=== PAGE EXCERPT ===

ASEAN+ March 17, 2018 01:00

By The Nation

Piers Leach, the country manager for Diebold Nixdorf in Myanmar, talks to The Nation’s KHINE KYAW in Yangon about the company’s expansion plans.

TECHNOLOGY company Diebold Nixdorf aims to capitalise on the expansion plans of Myanmar banks, providing the software and hardware – including automatic teller machines (ATMs) – that will underpin their rollout of banking services nationwide, said Piers Leach, the firm’s country manager for Myanmar.

“With the ATM expansion of local banks in rural areas, we will see additional expansion with cash recycling machines and forex machines in rural and less populated areas. They will require machines, equipment, technology and professional services that we are happy to support,” said Leach, who expects the company to enjoy higher growth in Myanmar this year.

=== ENTRIES SHOWN ===

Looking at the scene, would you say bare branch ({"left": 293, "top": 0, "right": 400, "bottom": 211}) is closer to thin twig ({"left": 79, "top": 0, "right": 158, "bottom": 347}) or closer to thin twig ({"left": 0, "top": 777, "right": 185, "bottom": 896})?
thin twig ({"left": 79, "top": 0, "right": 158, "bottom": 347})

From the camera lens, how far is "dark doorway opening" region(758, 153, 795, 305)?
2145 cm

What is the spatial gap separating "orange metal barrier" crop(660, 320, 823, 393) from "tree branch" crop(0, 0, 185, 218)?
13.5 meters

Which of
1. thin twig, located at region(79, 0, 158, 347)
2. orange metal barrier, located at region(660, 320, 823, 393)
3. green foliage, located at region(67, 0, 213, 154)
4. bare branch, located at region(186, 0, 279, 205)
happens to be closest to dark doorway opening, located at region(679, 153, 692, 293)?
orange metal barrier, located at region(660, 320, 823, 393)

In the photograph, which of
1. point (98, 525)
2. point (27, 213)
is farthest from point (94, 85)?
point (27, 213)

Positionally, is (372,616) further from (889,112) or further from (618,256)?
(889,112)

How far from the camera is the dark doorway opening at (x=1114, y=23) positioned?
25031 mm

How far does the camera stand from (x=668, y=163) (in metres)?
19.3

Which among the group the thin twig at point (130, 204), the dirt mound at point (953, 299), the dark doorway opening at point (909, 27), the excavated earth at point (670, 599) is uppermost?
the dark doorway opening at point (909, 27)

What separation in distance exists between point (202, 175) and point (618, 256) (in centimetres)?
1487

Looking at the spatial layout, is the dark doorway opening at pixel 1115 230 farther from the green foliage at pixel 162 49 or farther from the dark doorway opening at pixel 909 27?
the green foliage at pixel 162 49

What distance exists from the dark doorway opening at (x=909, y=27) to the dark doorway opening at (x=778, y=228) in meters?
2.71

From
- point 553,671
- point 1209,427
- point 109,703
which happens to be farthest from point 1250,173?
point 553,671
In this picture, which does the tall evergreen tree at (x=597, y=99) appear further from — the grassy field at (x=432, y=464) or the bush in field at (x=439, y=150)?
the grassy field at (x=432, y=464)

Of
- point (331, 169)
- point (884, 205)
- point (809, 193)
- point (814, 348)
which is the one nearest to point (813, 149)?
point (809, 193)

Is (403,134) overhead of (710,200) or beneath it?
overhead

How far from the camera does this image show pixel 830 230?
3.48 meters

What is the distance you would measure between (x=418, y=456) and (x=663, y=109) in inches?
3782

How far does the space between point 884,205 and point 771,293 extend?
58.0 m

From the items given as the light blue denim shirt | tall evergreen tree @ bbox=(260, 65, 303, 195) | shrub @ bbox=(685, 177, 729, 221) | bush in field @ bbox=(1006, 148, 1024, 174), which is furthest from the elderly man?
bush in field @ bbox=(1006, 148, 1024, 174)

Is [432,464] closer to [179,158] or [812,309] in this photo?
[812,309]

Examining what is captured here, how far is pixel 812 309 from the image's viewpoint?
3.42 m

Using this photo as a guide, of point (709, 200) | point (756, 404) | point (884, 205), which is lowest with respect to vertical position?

===

■ TASK: Can you repeat the stretch of the Diebold Nixdorf interview from "ASEAN+ March 17, 2018" through "manager for Myanmar." word for word? The items have no connection to the text.

■ ANSWER TO THE PROBLEM:
ASEAN+ March 17, 2018 01:00

By The Nation

Piers Leach, the country manager for Diebold Nixdorf in Myanmar, talks to The Nation’s KHINE KYAW in Yangon about the company’s expansion plans.

TECHNOLOGY company Diebold Nixdorf aims to capitalise on the expansion plans of Myanmar banks, providing the software and hardware – including automatic teller machines (ATMs) – that will underpin their rollout of banking services nationwide, said Piers Leach, the firm’s country manager for Myanmar.